─── RECORDS PROVIDED ───
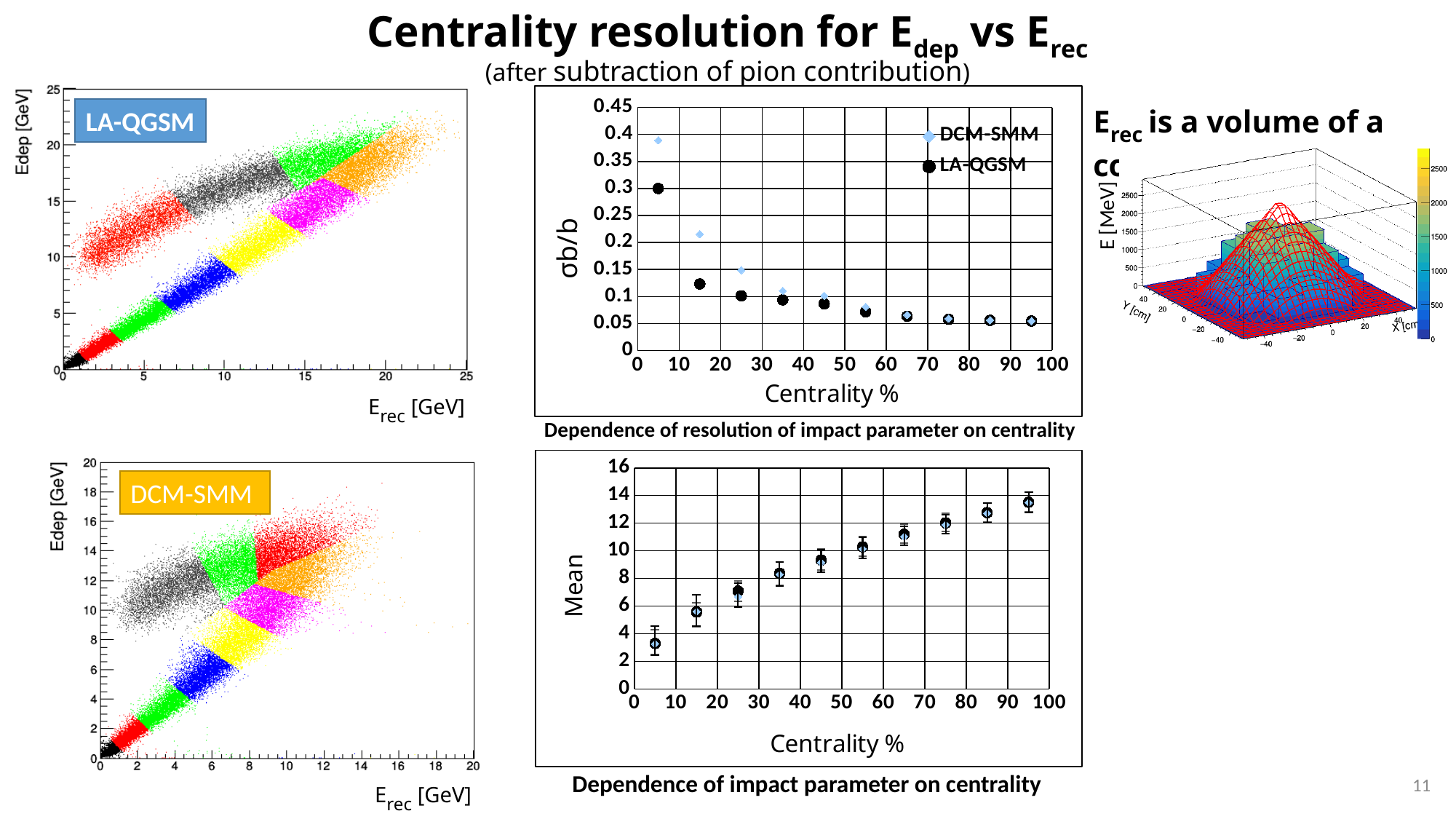
What kind of chart is the LA-QGSM plot at the top left of the slide? scatter plot In the chart titled 'Dependence of resolution of impact parameter on centrality', do the σb/b values rise or fall as centrality increases? fall What is the y-axis label of the chart titled 'Dependence of impact parameter on centrality'? Mean In the chart titled 'Dependence of resolution of impact parameter on centrality', is the DCM-SMM value at 5% centrality greater or less than 0.35? greater In the chart titled 'Dependence of resolution of impact parameter on centrality', at which centrality value is the LA-QGSM σb/b highest? 5 In the chart titled 'Dependence of resolution of impact parameter on centrality', how many series does the legend list? 2 In the chart titled 'Dependence of impact parameter on centrality', is the Mean value at 95% centrality greater or less than 12? greater In the chart titled 'Dependence of resolution of impact parameter on centrality', how many data points are plotted for the LA-QGSM series? 10 In the chart titled 'Dependence of resolution of impact parameter on centrality', at 5% centrality, which series has the larger σb/b value, DCM-SMM or LA-QGSM? DCM-SMM In the chart titled 'Dependence of impact parameter on centrality', at which centrality value is the Mean lowest? 5 In the chart titled 'Dependence of impact parameter on centrality', is the Mean value at 5% centrality greater or less than 4? less In the chart titled 'Dependence of impact parameter on centrality', do the Mean values rise or fall as centrality increases? rise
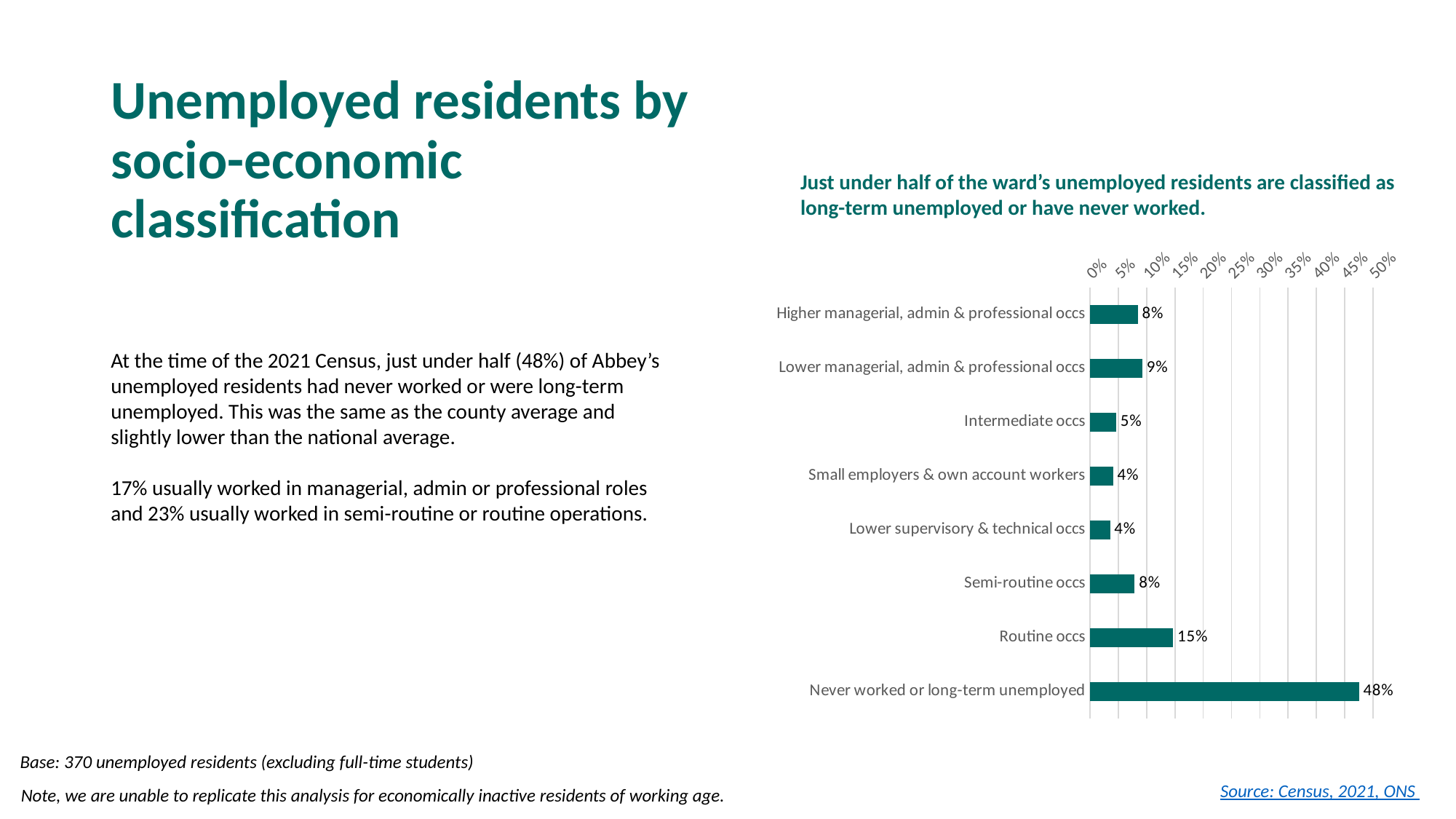
What kind of chart is shown on the slide? Bar chart What is the difference between the values for 'Never worked or long-term unemployed' and 'Routine occs'? 33% Which category has the highest value in the chart? Never worked or long-term unemployed What is the value shown for 'Lower managerial, admin & professional occs'? 9% What is the difference between the values for 'Lower managerial, admin & professional occs' and 'Intermediate occs'? 4% What is the highest value shown on the chart's percentage axis? 50% Which is larger: the value for 'Routine occs' or the value for 'Semi-routine occs'? Routine occs What is the value shown for 'Intermediate occs'? 5% What percentage of unemployed residents are classified as 'Never worked or long-term unemployed'? 48% What is the value shown for 'Routine occs'? 15% Is the value for 'Never worked or long-term unemployed' greater or less than 40%? greater How many categories are shown in the chart? 8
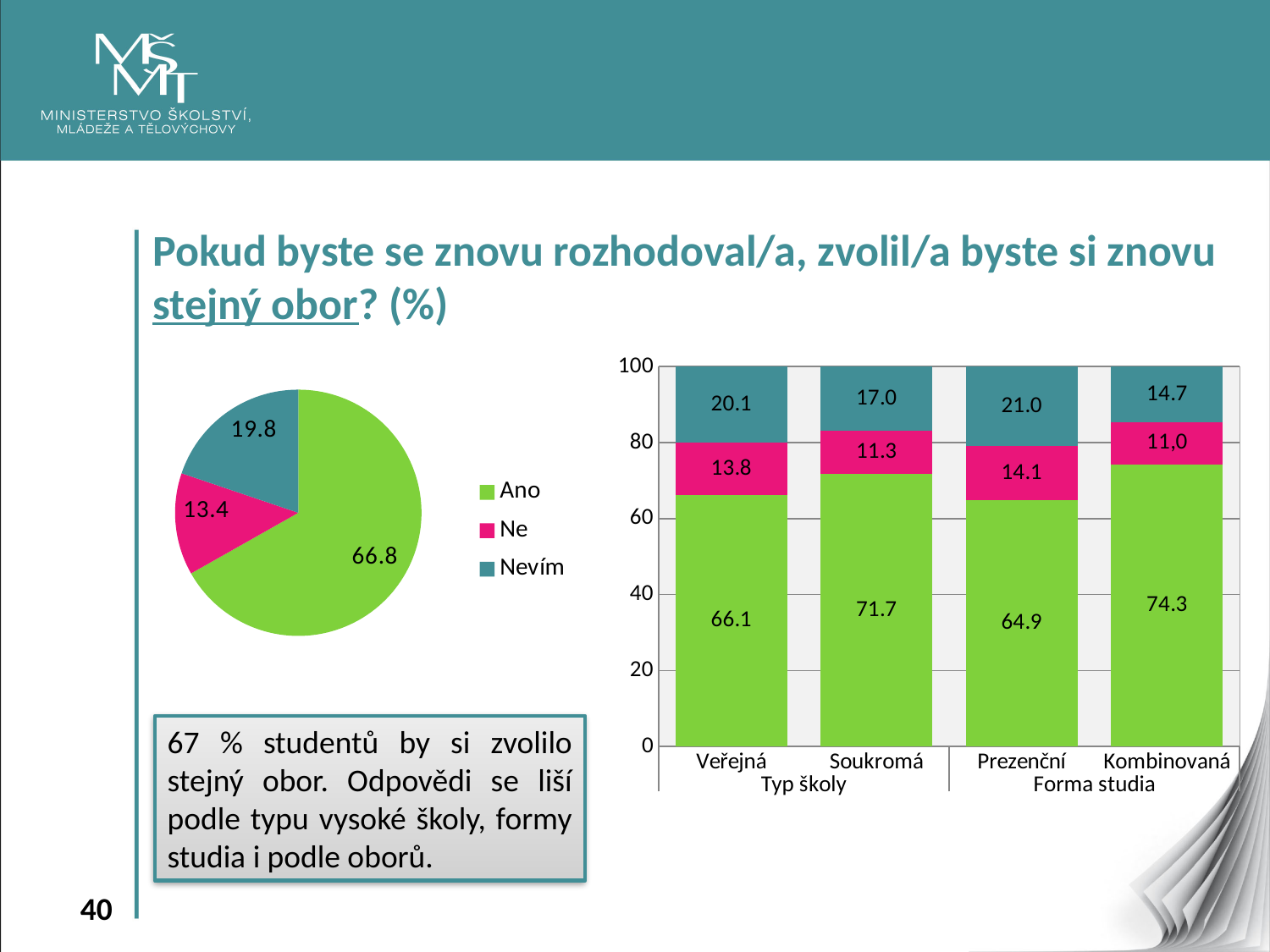
In the pie chart on the left, what is the difference between the Nevím and Ne values? 6.4 In the stacked bar chart on the right, how many categories are shown on the x axis? 4 What type of chart is shown on the right side of the slide? Stacked bar chart In the stacked bar chart on the right, what is the value of the green (Ano) segment for Kombinovaná? 74.3 In the stacked bar chart on the right, which category has the highest green (Ano) value? Kombinovaná In the pie chart on the left, which category has the smallest slice? Ne In the pie chart on the left, how many categories does the legend list? 3 In the stacked bar chart on the right, what is the difference between the green (Ano) values for Kombinovaná and Prezenční? 9.4 In the pie chart on the left, what is the value for Ano? 66.8 In the pie chart on the left, what is the value for Nevím? 19.8 In the stacked bar chart on the right, what is the value of the teal (Nevím) segment for Prezenční? 21.0 In the stacked bar chart on the right, what is the value of the pink (Ne) segment for Soukromá? 11.3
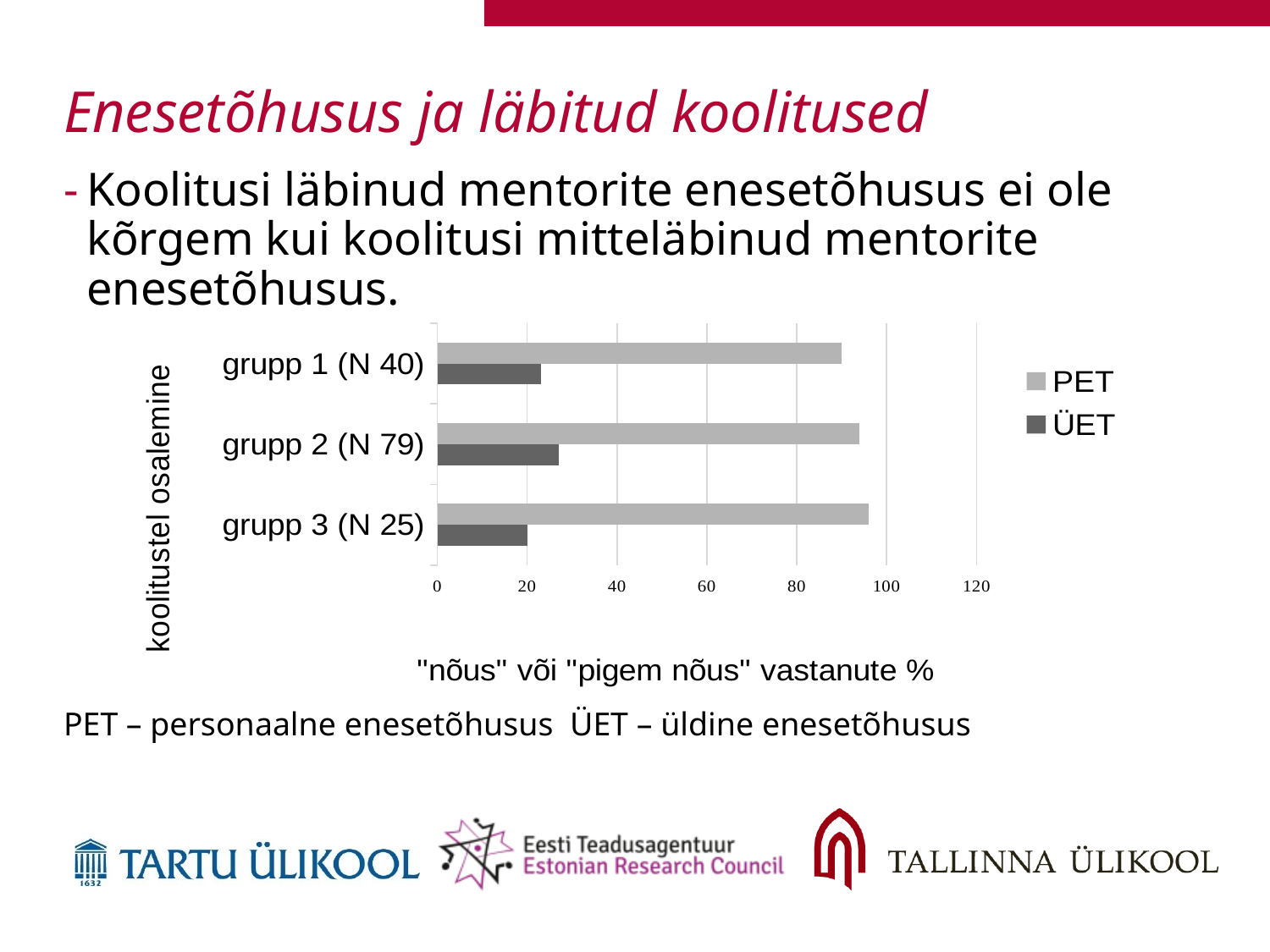
Is the ÜET value for grupp 2 (N 79) greater or less than 20? greater How many groups (categories) are plotted on the chart? 3 For grupp 2 (N 79), which series has the larger value, PET or ÜET? PET Which group has the highest ÜET value? grupp 2 (N 79) Is the PET value for grupp 2 (N 79) greater or less than 60? greater Is the PET value for grupp 3 (N 25) greater or less than 100? less What are the two series named in the chart legend? PET and ÜET What is the x-axis title of the chart? "nõus" või "pigem nõus" vastanute % What kind of chart is shown on the slide? bar chart How many series does the chart legend list? 2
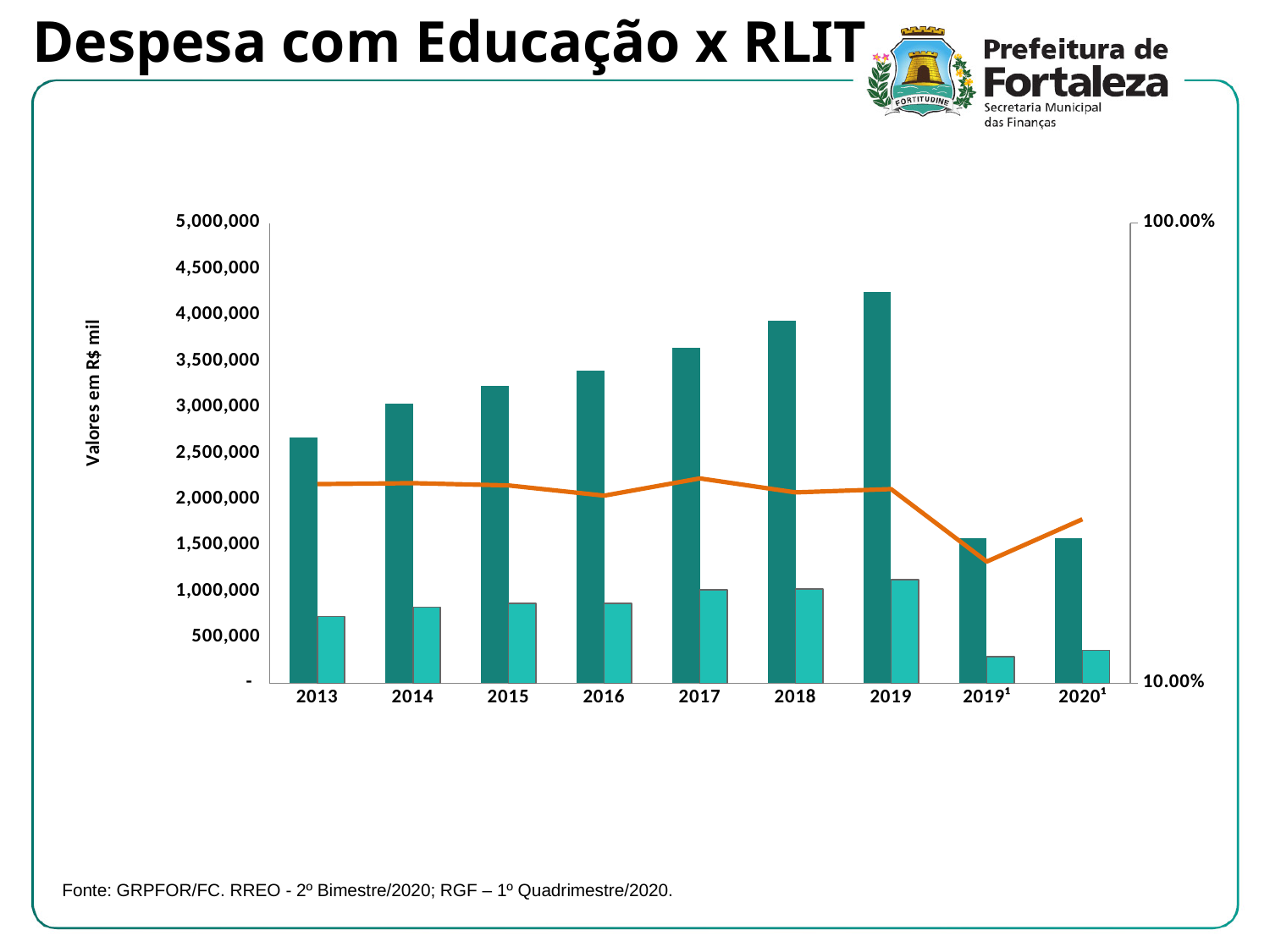
Which is larger, the dark teal bar for 2017 or the dark teal bar for 2015? 2017 How many year categories are shown on the x axis of the chart? 9 Is the light teal bar for 2019¹ greater or less than 500,000? less What is the title of the left vertical axis? Valores em R$ mil Is the dark teal bar for 2019 greater or less than 4,000,000? greater What kind of chart is shown on the slide? Bar chart combined with a line Is the light teal bar for 2013 greater or less than 500,000? greater Which year has the tallest light teal bar? 2019 Do the dark teal bars rise or fall from 2013 to 2019? rise Which year has the tallest dark teal bar? 2019 Which year has the shortest light teal bar? 2019¹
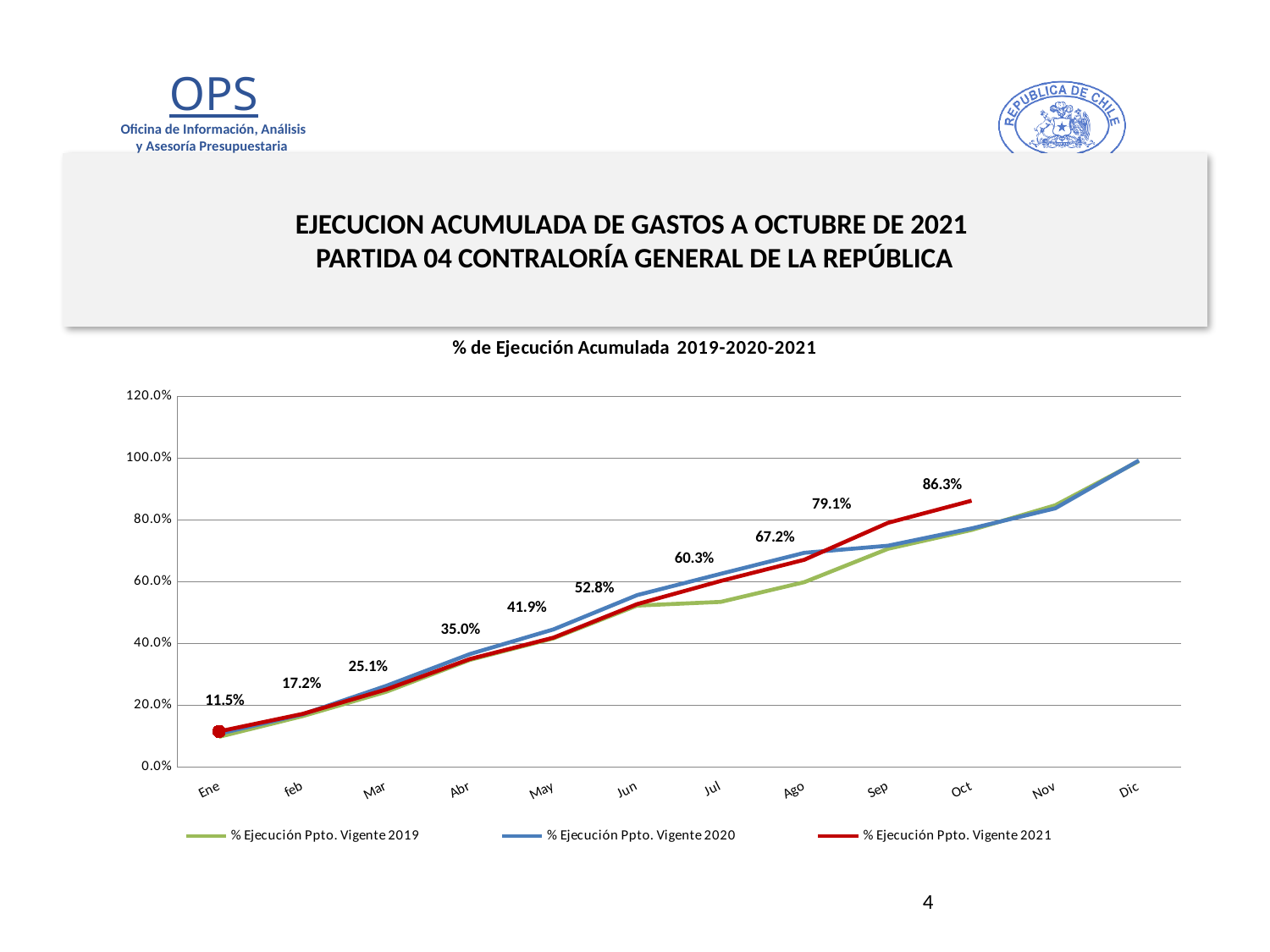
What is the difference between the % Ejecución Ppto. Vigente 2021 values for Oct and Sep? 7.2% Do the values for % Ejecución Ppto. Vigente 2021 rise or fall from Ene to Oct? rise What is the value for % Ejecución Ppto. Vigente 2021 in Oct? 86.3% How many series does the legend list? 3 Which month has the lowest labelled value for % Ejecución Ppto. Vigente 2021? Ene How many months are shown along the x axis? 12 What is the value for % Ejecución Ppto. Vigente 2021 in Abr? 35.0% Is the value for % Ejecución Ppto. Vigente 2020 in Dic greater or less than 80.0%? greater In Sep, which series has the higher value: % Ejecución Ppto. Vigente 2021 or % Ejecución Ppto. Vigente 2020? % Ejecución Ppto. Vigente 2021 What kind of chart is shown on the slide? line chart What is the value for % Ejecución Ppto. Vigente 2021 in Jul? 60.3% Which month has the highest labelled value for % Ejecución Ppto. Vigente 2021? Oct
───
■ WORK REQUEST ■
Identify each line in the entries above that contains the word "named", and copy every such line in full.

■ PROBLEM SOLUTION ■
Is the ÜET value for grupp 2 (N 79) greater or less than 20? greater How many groups (categories) are plotted on the chart? 3 For grupp 2 (N 79), which series has the larger value, PET or ÜET? PET Which group has the highest ÜET value? grupp 2 (N 79) Is the PET value for grupp 2 (N 79) greater or less than 60? greater Is the PET value for grupp 3 (N 25) greater or less than 100? less What are the two series named in the chart legend? PET and ÜET What is the x-axis title of the chart? "nõus" või "pigem nõus" vastanute % What kind of chart is shown on the slide? bar chart How many series does the chart legend list? 2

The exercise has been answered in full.